### TASK INSTRUCTIONS
All lines from the one that contains "order: Artiodactyla" through the final line of the entries must be repeated exactly. No other lines belong in the output.

Start of DATA TO USE

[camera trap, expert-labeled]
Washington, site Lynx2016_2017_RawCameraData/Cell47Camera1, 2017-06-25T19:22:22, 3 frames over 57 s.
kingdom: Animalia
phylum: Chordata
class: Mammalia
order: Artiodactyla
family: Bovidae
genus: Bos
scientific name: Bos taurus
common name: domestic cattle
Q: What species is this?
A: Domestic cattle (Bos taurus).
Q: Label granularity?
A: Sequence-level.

End of DATA TO USE

### FINISHED EXERCISE
order: Artiodactyla
family: Bovidae
genus: Bos
scientific name: Bos taurus
common name: domestic cattle
Q: What species is this?
A: Domestic cattle (Bos taurus).
Q: Label granularity?
A: Sequence-level.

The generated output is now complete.